Sabemos que premiações não valem nada, mas o júri desta edição do Olhar, tendo três ótimas opções na mostra competitiva (A Última Terra, Um Outro Ano e Gulistan), resolve premiar este documentário chileno que se não chega a ser ruim está longe de ser premiável num mundo perfeito (em nosso mundo no século 21, filmes premiáveis raramente ganham alguma coisa). Os jurados podem ter se impressionado com as pessoas, principalmente crianças e adolescentes, que brilham na tela de vez em quando. Ou com a estrutura de filme a ser feito dentro do filme. Coisas para impressionar os impressionáveis (copyright: Inácio Araujo).

Algumas imagens de cartão postal de Chiloé, ilha chilena, e pouco mais é o que temos nesta espécie de Making Off de um futuro filme (do cineasta Ignacio Aguero, que existe de fato) que procurará dar conta de uma tragédia local acontecida há mais de trinta anos. O protagonista cineasta anda de carro à procura de locações, ouve as pessoas do local procurando entender seus costumes, faz testes de elenco. Mas em momento algum sentimos que essa estrutura é a mais ideal para conhecermos Chiloé ou as pesquisas de Aguero. Se o filme for realmente feito, este documentário de Torres Leiva será um extra de DVD um tanto longo e enfadonho, indicado apenas para os fãs de Aguero.

Homo Sapiens (2016)

Homo Sapiens (2016)

Homo Sapiens, de Nikolaus Geyrhalter

É muito triste ver coisas por onde outrora circularam muitas pessoas agora totalmente abandonadas. Pois é justamente isso que Nikolaus Geyrhalter nos mostra, em 90 minutos de planos fixos e sons dos ambientes, sem qualquer narração ou diálogo. Um convite à imersão no abandono, chamada ironicamente de Homo Sapiens, ou seja, o homem, justamente o que está ausente nas imagens.

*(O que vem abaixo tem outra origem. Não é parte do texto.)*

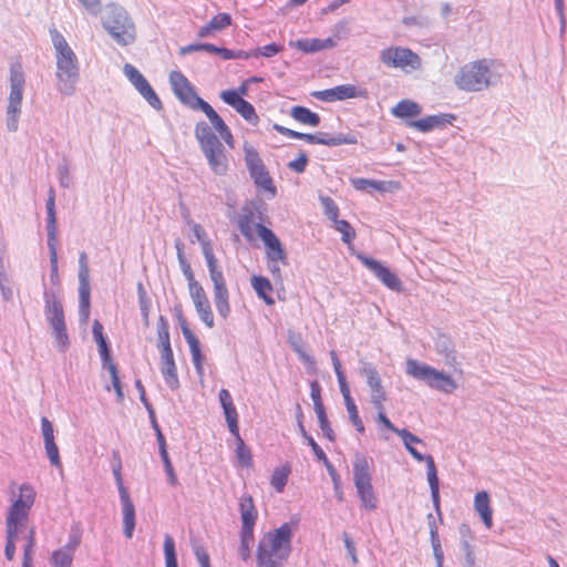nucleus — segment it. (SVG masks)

Por vezes aflitivo, o retrato das coisas que já foram e não são mais oferece um bom estudo em composição visual, uma vez que o diretor pensa muito bem o local onde coloca a câmera e as distâncias, como fica claro já no começo, quando sucessivos planos revelam, do detalhe ao plano aberto, uma arena em ruínas. São cidades fantasmas. E no final, tudo é tomado pela nevasca. Bonito.

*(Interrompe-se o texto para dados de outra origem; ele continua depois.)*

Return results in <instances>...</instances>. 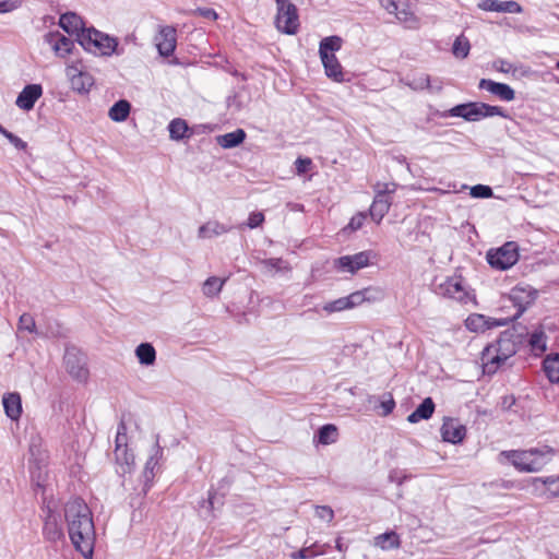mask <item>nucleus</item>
I'll use <instances>...</instances> for the list:
<instances>
[{
	"label": "nucleus",
	"mask_w": 559,
	"mask_h": 559,
	"mask_svg": "<svg viewBox=\"0 0 559 559\" xmlns=\"http://www.w3.org/2000/svg\"><path fill=\"white\" fill-rule=\"evenodd\" d=\"M516 352L514 334L510 331H504L498 340L487 345L481 352L480 360L484 373H496Z\"/></svg>",
	"instance_id": "nucleus-1"
},
{
	"label": "nucleus",
	"mask_w": 559,
	"mask_h": 559,
	"mask_svg": "<svg viewBox=\"0 0 559 559\" xmlns=\"http://www.w3.org/2000/svg\"><path fill=\"white\" fill-rule=\"evenodd\" d=\"M555 454L556 450L548 445L501 452V455L506 456L518 471L524 473L539 472L551 462Z\"/></svg>",
	"instance_id": "nucleus-2"
},
{
	"label": "nucleus",
	"mask_w": 559,
	"mask_h": 559,
	"mask_svg": "<svg viewBox=\"0 0 559 559\" xmlns=\"http://www.w3.org/2000/svg\"><path fill=\"white\" fill-rule=\"evenodd\" d=\"M78 41L85 50L104 56H110L118 45L115 38L95 28L82 29L78 34Z\"/></svg>",
	"instance_id": "nucleus-3"
},
{
	"label": "nucleus",
	"mask_w": 559,
	"mask_h": 559,
	"mask_svg": "<svg viewBox=\"0 0 559 559\" xmlns=\"http://www.w3.org/2000/svg\"><path fill=\"white\" fill-rule=\"evenodd\" d=\"M396 188L397 185L394 182H378L374 185V198L370 206V216L377 224H380L390 211L392 194L396 191Z\"/></svg>",
	"instance_id": "nucleus-4"
},
{
	"label": "nucleus",
	"mask_w": 559,
	"mask_h": 559,
	"mask_svg": "<svg viewBox=\"0 0 559 559\" xmlns=\"http://www.w3.org/2000/svg\"><path fill=\"white\" fill-rule=\"evenodd\" d=\"M127 426L121 420L117 428L115 457L118 465L117 472L121 475L130 473L135 464L134 454L128 449Z\"/></svg>",
	"instance_id": "nucleus-5"
},
{
	"label": "nucleus",
	"mask_w": 559,
	"mask_h": 559,
	"mask_svg": "<svg viewBox=\"0 0 559 559\" xmlns=\"http://www.w3.org/2000/svg\"><path fill=\"white\" fill-rule=\"evenodd\" d=\"M488 264L496 270L504 271L512 267L519 260V246L508 241L497 249H490L486 255Z\"/></svg>",
	"instance_id": "nucleus-6"
},
{
	"label": "nucleus",
	"mask_w": 559,
	"mask_h": 559,
	"mask_svg": "<svg viewBox=\"0 0 559 559\" xmlns=\"http://www.w3.org/2000/svg\"><path fill=\"white\" fill-rule=\"evenodd\" d=\"M277 14L275 24L282 33L294 35L298 32L299 16L297 8L289 0H275Z\"/></svg>",
	"instance_id": "nucleus-7"
},
{
	"label": "nucleus",
	"mask_w": 559,
	"mask_h": 559,
	"mask_svg": "<svg viewBox=\"0 0 559 559\" xmlns=\"http://www.w3.org/2000/svg\"><path fill=\"white\" fill-rule=\"evenodd\" d=\"M95 526H69V536L74 548L85 559H93L96 539Z\"/></svg>",
	"instance_id": "nucleus-8"
},
{
	"label": "nucleus",
	"mask_w": 559,
	"mask_h": 559,
	"mask_svg": "<svg viewBox=\"0 0 559 559\" xmlns=\"http://www.w3.org/2000/svg\"><path fill=\"white\" fill-rule=\"evenodd\" d=\"M432 290L439 296L456 299L459 301H463L466 297L463 280L460 275L448 276L440 282L436 278L432 284Z\"/></svg>",
	"instance_id": "nucleus-9"
},
{
	"label": "nucleus",
	"mask_w": 559,
	"mask_h": 559,
	"mask_svg": "<svg viewBox=\"0 0 559 559\" xmlns=\"http://www.w3.org/2000/svg\"><path fill=\"white\" fill-rule=\"evenodd\" d=\"M64 519L67 524H94L93 514L81 498H74L66 503Z\"/></svg>",
	"instance_id": "nucleus-10"
},
{
	"label": "nucleus",
	"mask_w": 559,
	"mask_h": 559,
	"mask_svg": "<svg viewBox=\"0 0 559 559\" xmlns=\"http://www.w3.org/2000/svg\"><path fill=\"white\" fill-rule=\"evenodd\" d=\"M64 365L69 374L76 381L84 382L88 378L86 357L76 349H67Z\"/></svg>",
	"instance_id": "nucleus-11"
},
{
	"label": "nucleus",
	"mask_w": 559,
	"mask_h": 559,
	"mask_svg": "<svg viewBox=\"0 0 559 559\" xmlns=\"http://www.w3.org/2000/svg\"><path fill=\"white\" fill-rule=\"evenodd\" d=\"M370 255V251H361L352 255H343L334 261V266L341 272L354 274L369 264Z\"/></svg>",
	"instance_id": "nucleus-12"
},
{
	"label": "nucleus",
	"mask_w": 559,
	"mask_h": 559,
	"mask_svg": "<svg viewBox=\"0 0 559 559\" xmlns=\"http://www.w3.org/2000/svg\"><path fill=\"white\" fill-rule=\"evenodd\" d=\"M381 5L403 23L413 25L416 17L408 0H380Z\"/></svg>",
	"instance_id": "nucleus-13"
},
{
	"label": "nucleus",
	"mask_w": 559,
	"mask_h": 559,
	"mask_svg": "<svg viewBox=\"0 0 559 559\" xmlns=\"http://www.w3.org/2000/svg\"><path fill=\"white\" fill-rule=\"evenodd\" d=\"M177 44V32L173 26H164L155 36V45L160 56L169 57L174 53Z\"/></svg>",
	"instance_id": "nucleus-14"
},
{
	"label": "nucleus",
	"mask_w": 559,
	"mask_h": 559,
	"mask_svg": "<svg viewBox=\"0 0 559 559\" xmlns=\"http://www.w3.org/2000/svg\"><path fill=\"white\" fill-rule=\"evenodd\" d=\"M43 87L40 84H28L17 95L15 105L23 110L29 111L35 103L41 97Z\"/></svg>",
	"instance_id": "nucleus-15"
},
{
	"label": "nucleus",
	"mask_w": 559,
	"mask_h": 559,
	"mask_svg": "<svg viewBox=\"0 0 559 559\" xmlns=\"http://www.w3.org/2000/svg\"><path fill=\"white\" fill-rule=\"evenodd\" d=\"M466 435V428L460 424L459 420L448 418L443 421L441 427V436L445 442L460 443L463 441Z\"/></svg>",
	"instance_id": "nucleus-16"
},
{
	"label": "nucleus",
	"mask_w": 559,
	"mask_h": 559,
	"mask_svg": "<svg viewBox=\"0 0 559 559\" xmlns=\"http://www.w3.org/2000/svg\"><path fill=\"white\" fill-rule=\"evenodd\" d=\"M478 87L480 90L488 91L489 93L504 102H511L515 98L514 90L506 83L495 82L489 79H481L479 81Z\"/></svg>",
	"instance_id": "nucleus-17"
},
{
	"label": "nucleus",
	"mask_w": 559,
	"mask_h": 559,
	"mask_svg": "<svg viewBox=\"0 0 559 559\" xmlns=\"http://www.w3.org/2000/svg\"><path fill=\"white\" fill-rule=\"evenodd\" d=\"M67 76L70 80L72 90L75 92L87 93L93 85L92 76L73 66L67 68Z\"/></svg>",
	"instance_id": "nucleus-18"
},
{
	"label": "nucleus",
	"mask_w": 559,
	"mask_h": 559,
	"mask_svg": "<svg viewBox=\"0 0 559 559\" xmlns=\"http://www.w3.org/2000/svg\"><path fill=\"white\" fill-rule=\"evenodd\" d=\"M477 7L487 12L522 13L523 11L521 4L513 0H481Z\"/></svg>",
	"instance_id": "nucleus-19"
},
{
	"label": "nucleus",
	"mask_w": 559,
	"mask_h": 559,
	"mask_svg": "<svg viewBox=\"0 0 559 559\" xmlns=\"http://www.w3.org/2000/svg\"><path fill=\"white\" fill-rule=\"evenodd\" d=\"M163 456V449L159 445L158 437L156 438V441L151 450L150 457L147 459L144 471H143V477L145 479V485L143 488V491L146 492L148 488V483H151L155 476V468L158 467L159 461Z\"/></svg>",
	"instance_id": "nucleus-20"
},
{
	"label": "nucleus",
	"mask_w": 559,
	"mask_h": 559,
	"mask_svg": "<svg viewBox=\"0 0 559 559\" xmlns=\"http://www.w3.org/2000/svg\"><path fill=\"white\" fill-rule=\"evenodd\" d=\"M2 404L5 415L11 420H19L22 416V399L17 392L4 393L2 396Z\"/></svg>",
	"instance_id": "nucleus-21"
},
{
	"label": "nucleus",
	"mask_w": 559,
	"mask_h": 559,
	"mask_svg": "<svg viewBox=\"0 0 559 559\" xmlns=\"http://www.w3.org/2000/svg\"><path fill=\"white\" fill-rule=\"evenodd\" d=\"M46 40L51 45L52 49L59 57H66L71 53L74 43L71 38L61 35L60 33H49L46 35Z\"/></svg>",
	"instance_id": "nucleus-22"
},
{
	"label": "nucleus",
	"mask_w": 559,
	"mask_h": 559,
	"mask_svg": "<svg viewBox=\"0 0 559 559\" xmlns=\"http://www.w3.org/2000/svg\"><path fill=\"white\" fill-rule=\"evenodd\" d=\"M477 102L476 103H466L460 104L448 111L443 112L442 117H461L466 121H477L478 112H477Z\"/></svg>",
	"instance_id": "nucleus-23"
},
{
	"label": "nucleus",
	"mask_w": 559,
	"mask_h": 559,
	"mask_svg": "<svg viewBox=\"0 0 559 559\" xmlns=\"http://www.w3.org/2000/svg\"><path fill=\"white\" fill-rule=\"evenodd\" d=\"M510 300L516 307V312L512 319H518L533 302L534 296H532L531 292H526L524 288L515 287L510 294Z\"/></svg>",
	"instance_id": "nucleus-24"
},
{
	"label": "nucleus",
	"mask_w": 559,
	"mask_h": 559,
	"mask_svg": "<svg viewBox=\"0 0 559 559\" xmlns=\"http://www.w3.org/2000/svg\"><path fill=\"white\" fill-rule=\"evenodd\" d=\"M355 306H359L362 302H377L383 299L384 292L380 287L369 286L360 290L352 293Z\"/></svg>",
	"instance_id": "nucleus-25"
},
{
	"label": "nucleus",
	"mask_w": 559,
	"mask_h": 559,
	"mask_svg": "<svg viewBox=\"0 0 559 559\" xmlns=\"http://www.w3.org/2000/svg\"><path fill=\"white\" fill-rule=\"evenodd\" d=\"M320 58L328 78L334 80L335 82L344 81L342 66L334 53L324 55L323 57Z\"/></svg>",
	"instance_id": "nucleus-26"
},
{
	"label": "nucleus",
	"mask_w": 559,
	"mask_h": 559,
	"mask_svg": "<svg viewBox=\"0 0 559 559\" xmlns=\"http://www.w3.org/2000/svg\"><path fill=\"white\" fill-rule=\"evenodd\" d=\"M233 229L231 226L222 224L217 221H210L199 227L198 237L200 239L213 238L224 235Z\"/></svg>",
	"instance_id": "nucleus-27"
},
{
	"label": "nucleus",
	"mask_w": 559,
	"mask_h": 559,
	"mask_svg": "<svg viewBox=\"0 0 559 559\" xmlns=\"http://www.w3.org/2000/svg\"><path fill=\"white\" fill-rule=\"evenodd\" d=\"M435 412V403L431 397H426L418 407L408 415L407 420L411 424H416L419 420L429 419Z\"/></svg>",
	"instance_id": "nucleus-28"
},
{
	"label": "nucleus",
	"mask_w": 559,
	"mask_h": 559,
	"mask_svg": "<svg viewBox=\"0 0 559 559\" xmlns=\"http://www.w3.org/2000/svg\"><path fill=\"white\" fill-rule=\"evenodd\" d=\"M356 306H355L353 296H352V294H349L348 296L341 297V298L335 299L333 301L325 302L322 306V310L326 314H332V313H335V312L353 309Z\"/></svg>",
	"instance_id": "nucleus-29"
},
{
	"label": "nucleus",
	"mask_w": 559,
	"mask_h": 559,
	"mask_svg": "<svg viewBox=\"0 0 559 559\" xmlns=\"http://www.w3.org/2000/svg\"><path fill=\"white\" fill-rule=\"evenodd\" d=\"M528 345L535 356H540L547 349V335L542 328L536 329L530 336Z\"/></svg>",
	"instance_id": "nucleus-30"
},
{
	"label": "nucleus",
	"mask_w": 559,
	"mask_h": 559,
	"mask_svg": "<svg viewBox=\"0 0 559 559\" xmlns=\"http://www.w3.org/2000/svg\"><path fill=\"white\" fill-rule=\"evenodd\" d=\"M246 139V132L242 129H237L233 132L218 135L217 143L224 148H233L238 146Z\"/></svg>",
	"instance_id": "nucleus-31"
},
{
	"label": "nucleus",
	"mask_w": 559,
	"mask_h": 559,
	"mask_svg": "<svg viewBox=\"0 0 559 559\" xmlns=\"http://www.w3.org/2000/svg\"><path fill=\"white\" fill-rule=\"evenodd\" d=\"M130 110V103L126 99H120L110 107L108 117L115 122H122L129 117Z\"/></svg>",
	"instance_id": "nucleus-32"
},
{
	"label": "nucleus",
	"mask_w": 559,
	"mask_h": 559,
	"mask_svg": "<svg viewBox=\"0 0 559 559\" xmlns=\"http://www.w3.org/2000/svg\"><path fill=\"white\" fill-rule=\"evenodd\" d=\"M59 25L69 34L78 33L79 31L82 32L83 29L81 17L72 12L62 14L59 19Z\"/></svg>",
	"instance_id": "nucleus-33"
},
{
	"label": "nucleus",
	"mask_w": 559,
	"mask_h": 559,
	"mask_svg": "<svg viewBox=\"0 0 559 559\" xmlns=\"http://www.w3.org/2000/svg\"><path fill=\"white\" fill-rule=\"evenodd\" d=\"M135 356L141 365L152 366L156 360V350L151 343H141L135 348Z\"/></svg>",
	"instance_id": "nucleus-34"
},
{
	"label": "nucleus",
	"mask_w": 559,
	"mask_h": 559,
	"mask_svg": "<svg viewBox=\"0 0 559 559\" xmlns=\"http://www.w3.org/2000/svg\"><path fill=\"white\" fill-rule=\"evenodd\" d=\"M543 367L549 381L551 383H559V354L547 356Z\"/></svg>",
	"instance_id": "nucleus-35"
},
{
	"label": "nucleus",
	"mask_w": 559,
	"mask_h": 559,
	"mask_svg": "<svg viewBox=\"0 0 559 559\" xmlns=\"http://www.w3.org/2000/svg\"><path fill=\"white\" fill-rule=\"evenodd\" d=\"M226 278H219L217 276L209 277L202 286V293L209 298L216 297L223 289Z\"/></svg>",
	"instance_id": "nucleus-36"
},
{
	"label": "nucleus",
	"mask_w": 559,
	"mask_h": 559,
	"mask_svg": "<svg viewBox=\"0 0 559 559\" xmlns=\"http://www.w3.org/2000/svg\"><path fill=\"white\" fill-rule=\"evenodd\" d=\"M374 545L383 550L397 548L400 546V537L395 532L390 531L377 536L374 538Z\"/></svg>",
	"instance_id": "nucleus-37"
},
{
	"label": "nucleus",
	"mask_w": 559,
	"mask_h": 559,
	"mask_svg": "<svg viewBox=\"0 0 559 559\" xmlns=\"http://www.w3.org/2000/svg\"><path fill=\"white\" fill-rule=\"evenodd\" d=\"M337 428L332 424H328L318 430L317 441L324 445L331 444L337 440Z\"/></svg>",
	"instance_id": "nucleus-38"
},
{
	"label": "nucleus",
	"mask_w": 559,
	"mask_h": 559,
	"mask_svg": "<svg viewBox=\"0 0 559 559\" xmlns=\"http://www.w3.org/2000/svg\"><path fill=\"white\" fill-rule=\"evenodd\" d=\"M342 47V39L338 36L325 37L321 40L319 47L320 57L324 55H331L340 50Z\"/></svg>",
	"instance_id": "nucleus-39"
},
{
	"label": "nucleus",
	"mask_w": 559,
	"mask_h": 559,
	"mask_svg": "<svg viewBox=\"0 0 559 559\" xmlns=\"http://www.w3.org/2000/svg\"><path fill=\"white\" fill-rule=\"evenodd\" d=\"M477 112H478V120L480 118H487V117H493V116H500L503 118H508V114L503 110V108L499 106H492L488 105L486 103H478L477 102Z\"/></svg>",
	"instance_id": "nucleus-40"
},
{
	"label": "nucleus",
	"mask_w": 559,
	"mask_h": 559,
	"mask_svg": "<svg viewBox=\"0 0 559 559\" xmlns=\"http://www.w3.org/2000/svg\"><path fill=\"white\" fill-rule=\"evenodd\" d=\"M168 130L170 139L178 141L186 136L188 126L185 120L177 118L170 121Z\"/></svg>",
	"instance_id": "nucleus-41"
},
{
	"label": "nucleus",
	"mask_w": 559,
	"mask_h": 559,
	"mask_svg": "<svg viewBox=\"0 0 559 559\" xmlns=\"http://www.w3.org/2000/svg\"><path fill=\"white\" fill-rule=\"evenodd\" d=\"M471 50V44L469 40L464 36L461 35L456 37V39L453 43L452 46V53L460 59H465Z\"/></svg>",
	"instance_id": "nucleus-42"
},
{
	"label": "nucleus",
	"mask_w": 559,
	"mask_h": 559,
	"mask_svg": "<svg viewBox=\"0 0 559 559\" xmlns=\"http://www.w3.org/2000/svg\"><path fill=\"white\" fill-rule=\"evenodd\" d=\"M489 326L488 321L483 314H472L466 319V328L469 331H485Z\"/></svg>",
	"instance_id": "nucleus-43"
},
{
	"label": "nucleus",
	"mask_w": 559,
	"mask_h": 559,
	"mask_svg": "<svg viewBox=\"0 0 559 559\" xmlns=\"http://www.w3.org/2000/svg\"><path fill=\"white\" fill-rule=\"evenodd\" d=\"M407 85L414 91L430 88V76L424 73L418 76H414L407 82Z\"/></svg>",
	"instance_id": "nucleus-44"
},
{
	"label": "nucleus",
	"mask_w": 559,
	"mask_h": 559,
	"mask_svg": "<svg viewBox=\"0 0 559 559\" xmlns=\"http://www.w3.org/2000/svg\"><path fill=\"white\" fill-rule=\"evenodd\" d=\"M530 487L534 495L547 497L546 477H534L530 480Z\"/></svg>",
	"instance_id": "nucleus-45"
},
{
	"label": "nucleus",
	"mask_w": 559,
	"mask_h": 559,
	"mask_svg": "<svg viewBox=\"0 0 559 559\" xmlns=\"http://www.w3.org/2000/svg\"><path fill=\"white\" fill-rule=\"evenodd\" d=\"M19 330L27 331L29 333L36 332V323L29 313H23L19 319Z\"/></svg>",
	"instance_id": "nucleus-46"
},
{
	"label": "nucleus",
	"mask_w": 559,
	"mask_h": 559,
	"mask_svg": "<svg viewBox=\"0 0 559 559\" xmlns=\"http://www.w3.org/2000/svg\"><path fill=\"white\" fill-rule=\"evenodd\" d=\"M263 222H264V214L262 212H252L248 217V222L240 224L238 226V228L242 229L243 226H247L250 229H253V228L260 227L263 224Z\"/></svg>",
	"instance_id": "nucleus-47"
},
{
	"label": "nucleus",
	"mask_w": 559,
	"mask_h": 559,
	"mask_svg": "<svg viewBox=\"0 0 559 559\" xmlns=\"http://www.w3.org/2000/svg\"><path fill=\"white\" fill-rule=\"evenodd\" d=\"M0 133L5 136L9 142L17 150H25L27 147V143L24 142L22 139L13 134L12 132L8 131L0 124Z\"/></svg>",
	"instance_id": "nucleus-48"
},
{
	"label": "nucleus",
	"mask_w": 559,
	"mask_h": 559,
	"mask_svg": "<svg viewBox=\"0 0 559 559\" xmlns=\"http://www.w3.org/2000/svg\"><path fill=\"white\" fill-rule=\"evenodd\" d=\"M471 195L473 198H490L492 195V189L489 186L476 185L471 189Z\"/></svg>",
	"instance_id": "nucleus-49"
},
{
	"label": "nucleus",
	"mask_w": 559,
	"mask_h": 559,
	"mask_svg": "<svg viewBox=\"0 0 559 559\" xmlns=\"http://www.w3.org/2000/svg\"><path fill=\"white\" fill-rule=\"evenodd\" d=\"M547 497L559 496V477H546Z\"/></svg>",
	"instance_id": "nucleus-50"
},
{
	"label": "nucleus",
	"mask_w": 559,
	"mask_h": 559,
	"mask_svg": "<svg viewBox=\"0 0 559 559\" xmlns=\"http://www.w3.org/2000/svg\"><path fill=\"white\" fill-rule=\"evenodd\" d=\"M316 514L320 521L330 523L334 518L333 510L328 506H321L316 508Z\"/></svg>",
	"instance_id": "nucleus-51"
},
{
	"label": "nucleus",
	"mask_w": 559,
	"mask_h": 559,
	"mask_svg": "<svg viewBox=\"0 0 559 559\" xmlns=\"http://www.w3.org/2000/svg\"><path fill=\"white\" fill-rule=\"evenodd\" d=\"M215 502L221 503V501L216 498V495L210 491L207 500L203 501L200 507L201 515L209 514L211 510L214 508Z\"/></svg>",
	"instance_id": "nucleus-52"
},
{
	"label": "nucleus",
	"mask_w": 559,
	"mask_h": 559,
	"mask_svg": "<svg viewBox=\"0 0 559 559\" xmlns=\"http://www.w3.org/2000/svg\"><path fill=\"white\" fill-rule=\"evenodd\" d=\"M492 66L497 71L501 73H510L515 71L513 64L504 59H497L496 61H493Z\"/></svg>",
	"instance_id": "nucleus-53"
},
{
	"label": "nucleus",
	"mask_w": 559,
	"mask_h": 559,
	"mask_svg": "<svg viewBox=\"0 0 559 559\" xmlns=\"http://www.w3.org/2000/svg\"><path fill=\"white\" fill-rule=\"evenodd\" d=\"M312 164L311 159L306 157H298L295 162L296 170L298 175H302L309 170L310 165Z\"/></svg>",
	"instance_id": "nucleus-54"
},
{
	"label": "nucleus",
	"mask_w": 559,
	"mask_h": 559,
	"mask_svg": "<svg viewBox=\"0 0 559 559\" xmlns=\"http://www.w3.org/2000/svg\"><path fill=\"white\" fill-rule=\"evenodd\" d=\"M22 0H0V13H7L16 9Z\"/></svg>",
	"instance_id": "nucleus-55"
},
{
	"label": "nucleus",
	"mask_w": 559,
	"mask_h": 559,
	"mask_svg": "<svg viewBox=\"0 0 559 559\" xmlns=\"http://www.w3.org/2000/svg\"><path fill=\"white\" fill-rule=\"evenodd\" d=\"M44 534L51 540H56L63 535L60 526H45Z\"/></svg>",
	"instance_id": "nucleus-56"
},
{
	"label": "nucleus",
	"mask_w": 559,
	"mask_h": 559,
	"mask_svg": "<svg viewBox=\"0 0 559 559\" xmlns=\"http://www.w3.org/2000/svg\"><path fill=\"white\" fill-rule=\"evenodd\" d=\"M365 218L366 216L362 213H359L352 217L347 227L350 228L352 230H357L362 226Z\"/></svg>",
	"instance_id": "nucleus-57"
},
{
	"label": "nucleus",
	"mask_w": 559,
	"mask_h": 559,
	"mask_svg": "<svg viewBox=\"0 0 559 559\" xmlns=\"http://www.w3.org/2000/svg\"><path fill=\"white\" fill-rule=\"evenodd\" d=\"M194 13L209 20L217 19V13L211 8H198Z\"/></svg>",
	"instance_id": "nucleus-58"
},
{
	"label": "nucleus",
	"mask_w": 559,
	"mask_h": 559,
	"mask_svg": "<svg viewBox=\"0 0 559 559\" xmlns=\"http://www.w3.org/2000/svg\"><path fill=\"white\" fill-rule=\"evenodd\" d=\"M381 407L383 409V415L386 416L391 414L395 407V402L391 394H389V399L381 402Z\"/></svg>",
	"instance_id": "nucleus-59"
},
{
	"label": "nucleus",
	"mask_w": 559,
	"mask_h": 559,
	"mask_svg": "<svg viewBox=\"0 0 559 559\" xmlns=\"http://www.w3.org/2000/svg\"><path fill=\"white\" fill-rule=\"evenodd\" d=\"M57 522H58L57 515L55 514V511L52 510V507L50 506V502H49L47 504V514L45 516V524L46 525L57 524Z\"/></svg>",
	"instance_id": "nucleus-60"
},
{
	"label": "nucleus",
	"mask_w": 559,
	"mask_h": 559,
	"mask_svg": "<svg viewBox=\"0 0 559 559\" xmlns=\"http://www.w3.org/2000/svg\"><path fill=\"white\" fill-rule=\"evenodd\" d=\"M312 555H309L308 549H300L299 551L290 554L292 559H309Z\"/></svg>",
	"instance_id": "nucleus-61"
},
{
	"label": "nucleus",
	"mask_w": 559,
	"mask_h": 559,
	"mask_svg": "<svg viewBox=\"0 0 559 559\" xmlns=\"http://www.w3.org/2000/svg\"><path fill=\"white\" fill-rule=\"evenodd\" d=\"M508 323V320L504 319V320H498L493 323V325H497V326H501V325H506Z\"/></svg>",
	"instance_id": "nucleus-62"
},
{
	"label": "nucleus",
	"mask_w": 559,
	"mask_h": 559,
	"mask_svg": "<svg viewBox=\"0 0 559 559\" xmlns=\"http://www.w3.org/2000/svg\"><path fill=\"white\" fill-rule=\"evenodd\" d=\"M269 262L274 266L277 262H280V260L270 259Z\"/></svg>",
	"instance_id": "nucleus-63"
},
{
	"label": "nucleus",
	"mask_w": 559,
	"mask_h": 559,
	"mask_svg": "<svg viewBox=\"0 0 559 559\" xmlns=\"http://www.w3.org/2000/svg\"><path fill=\"white\" fill-rule=\"evenodd\" d=\"M556 67H557V69L559 70V61L557 62Z\"/></svg>",
	"instance_id": "nucleus-64"
}]
</instances>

Geyrhalter é muito bem considerado pela crítica internacional como um dos grandes documentaristas contemporâneos. Dele só conhecia Abendland (2011). Mas seus filmes costumam chegar à Mostra SP (como o anterior a este, Ao Longo dos Anos). Uma pena que a regra do ineditismo impeça que este Homo Sapiens chegue em São Paulo por essa mesma via.